◆ Provided information:
══════════════════════════════

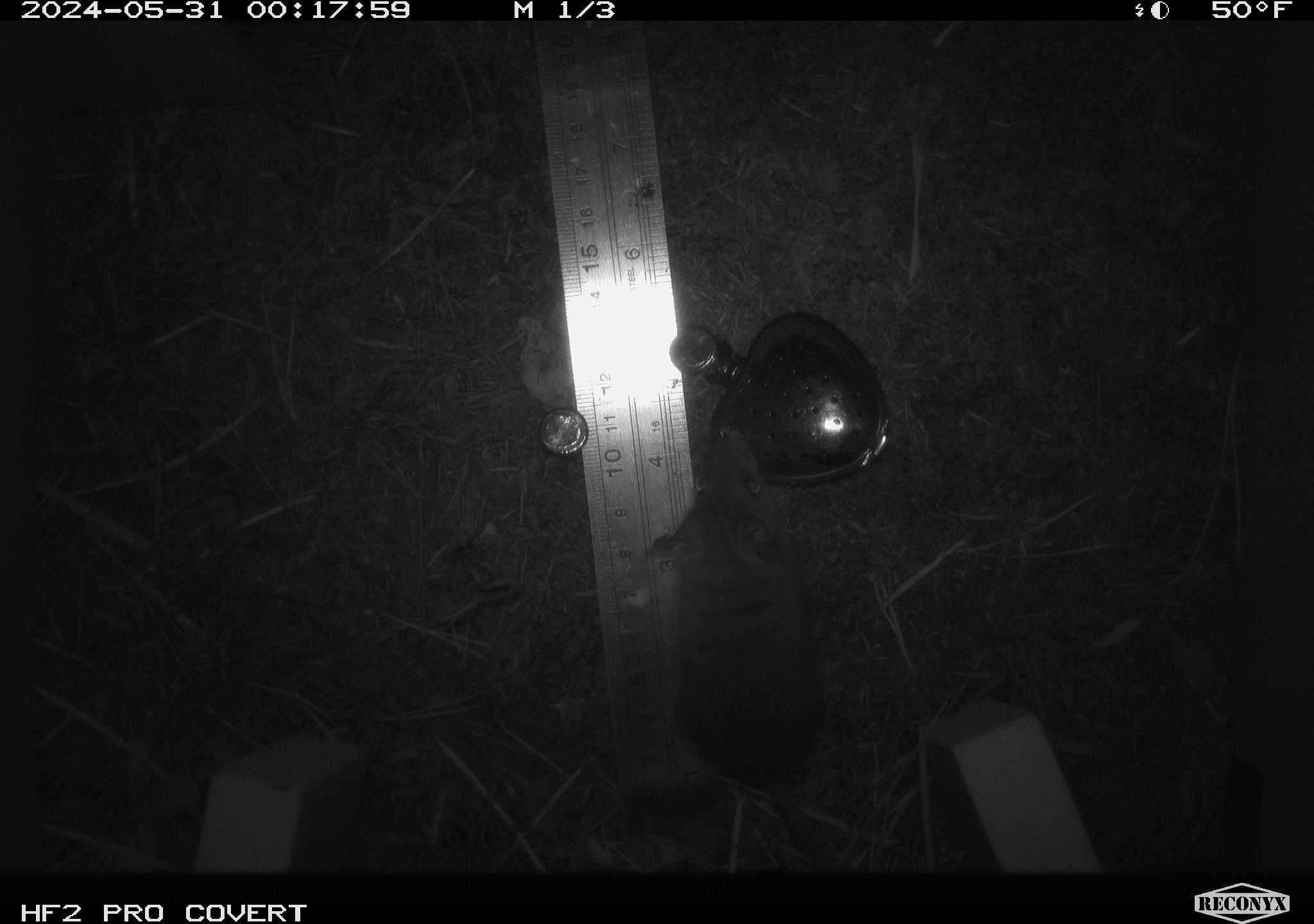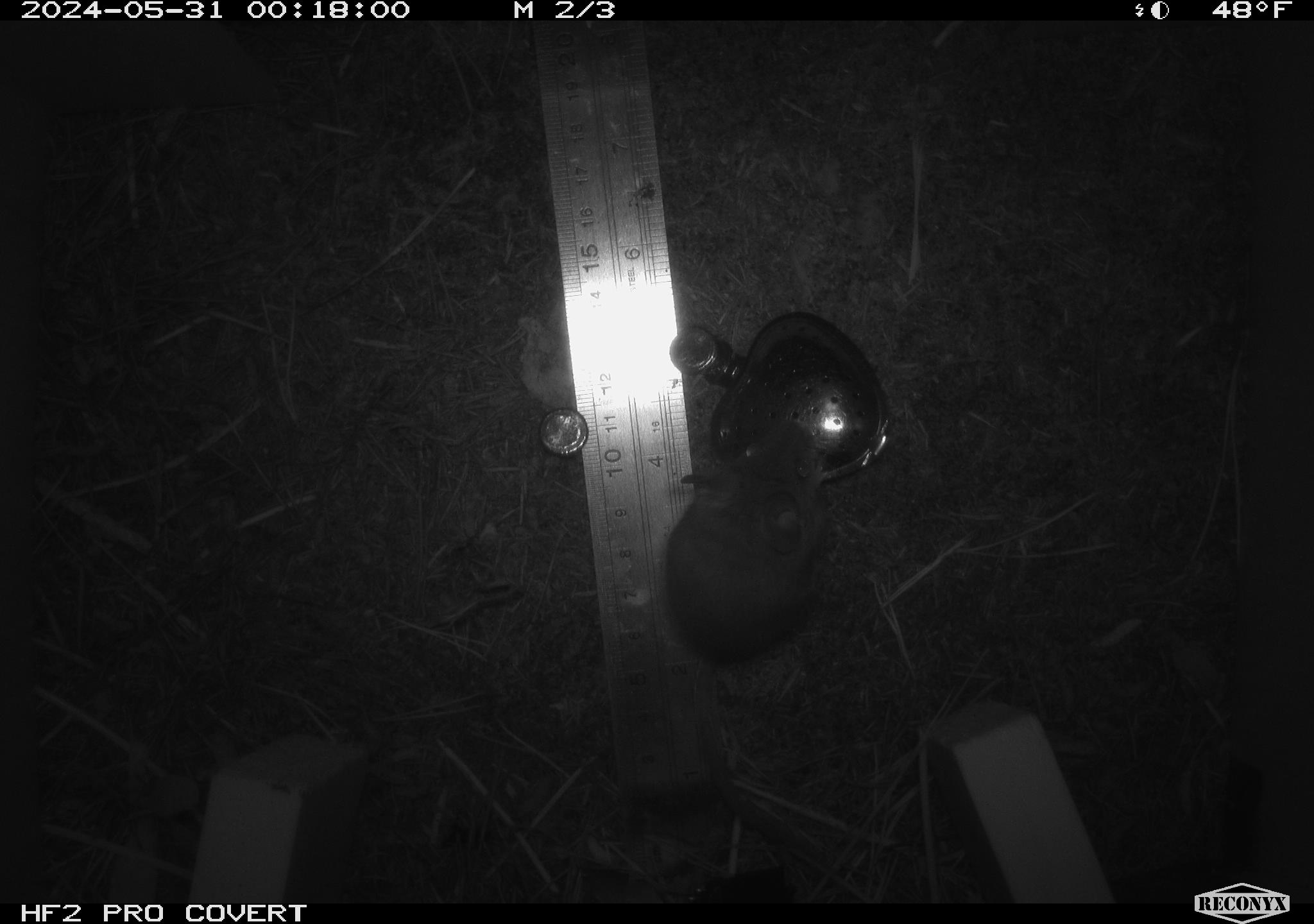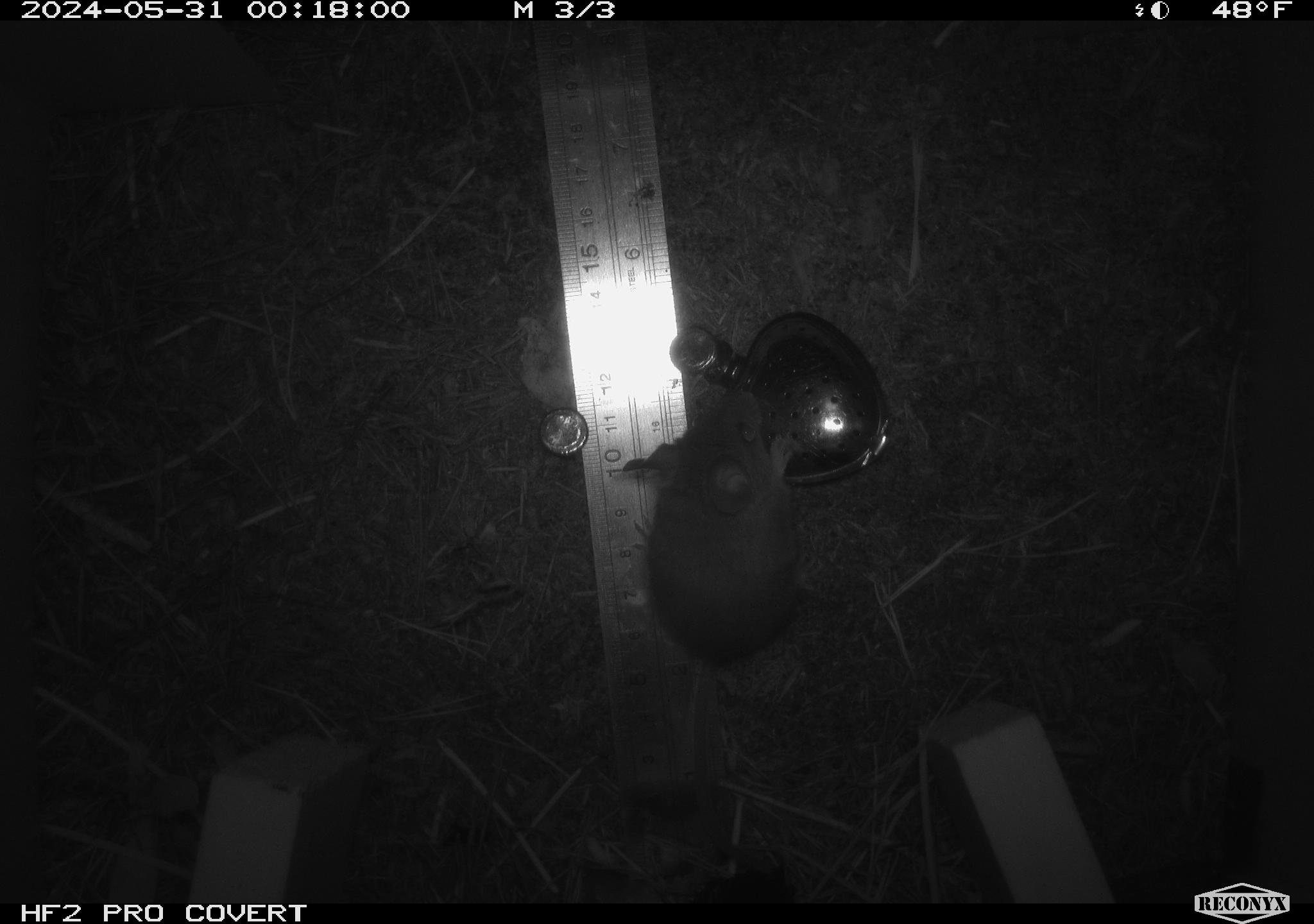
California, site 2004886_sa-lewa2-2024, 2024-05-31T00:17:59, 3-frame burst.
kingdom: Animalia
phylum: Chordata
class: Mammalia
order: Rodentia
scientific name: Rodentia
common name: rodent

══════════════════════════════

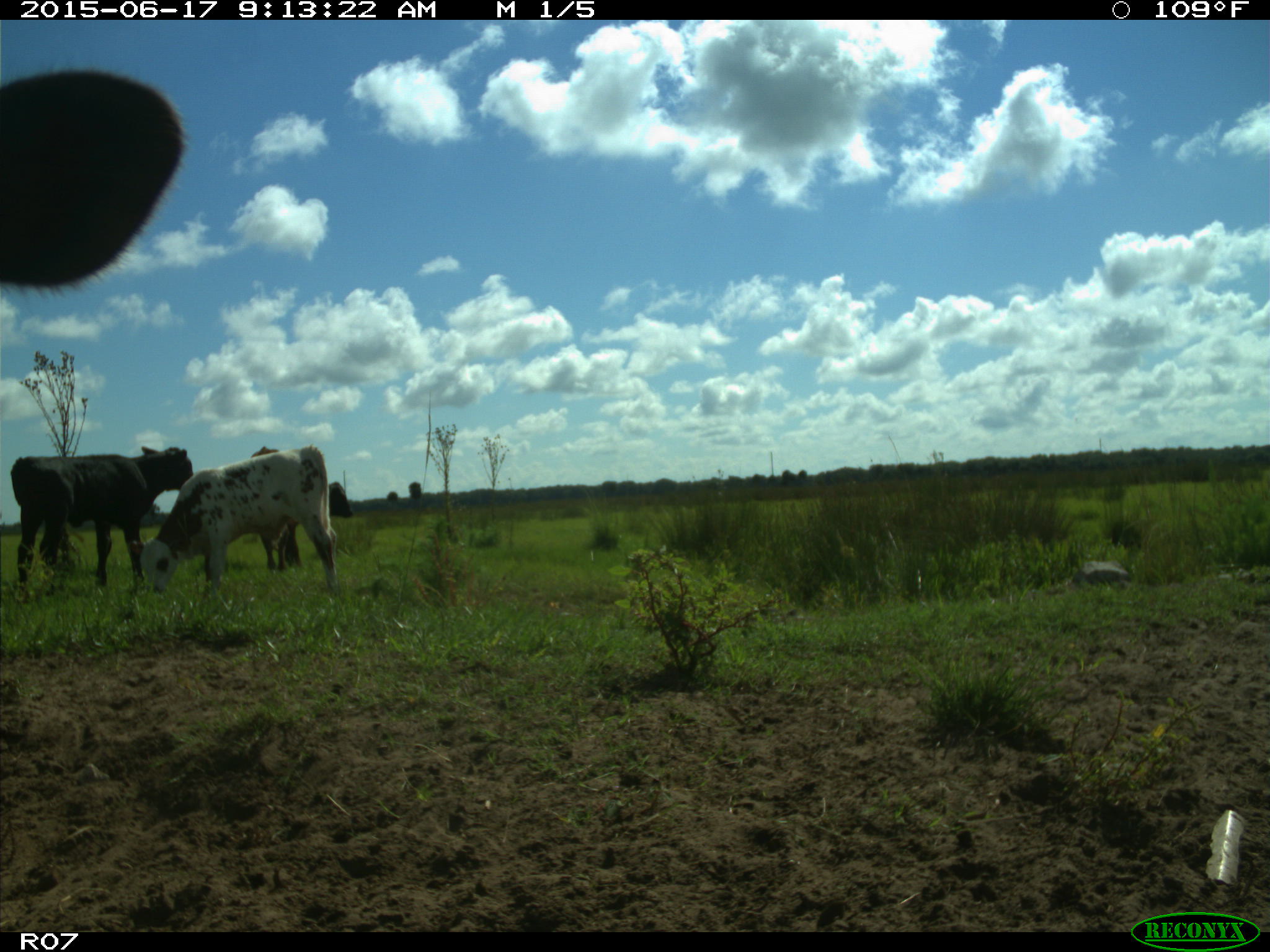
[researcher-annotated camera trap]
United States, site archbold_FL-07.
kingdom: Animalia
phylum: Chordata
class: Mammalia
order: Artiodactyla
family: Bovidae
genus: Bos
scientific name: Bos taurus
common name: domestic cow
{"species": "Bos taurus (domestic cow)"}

══════════════════════════════

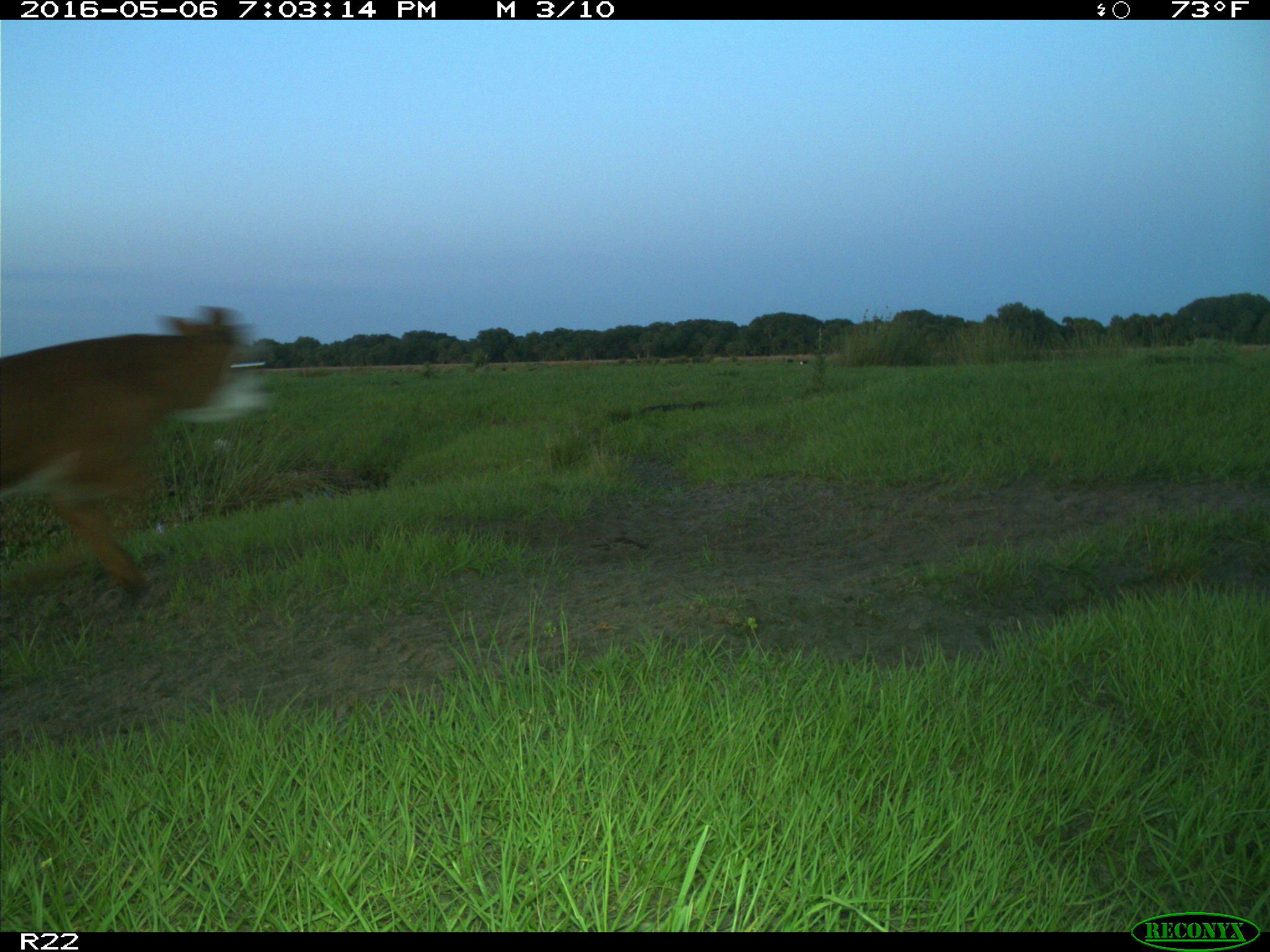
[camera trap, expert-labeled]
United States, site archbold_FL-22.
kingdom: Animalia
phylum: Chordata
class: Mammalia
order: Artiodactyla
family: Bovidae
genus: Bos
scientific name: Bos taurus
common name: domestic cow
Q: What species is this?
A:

══════════════════════════════

◆ Task prompt: Copy every line in the entries above that has the string "States" in it.

◆ Solution below:
United States, site archbold_FL-07.
United States, site archbold_FL-22.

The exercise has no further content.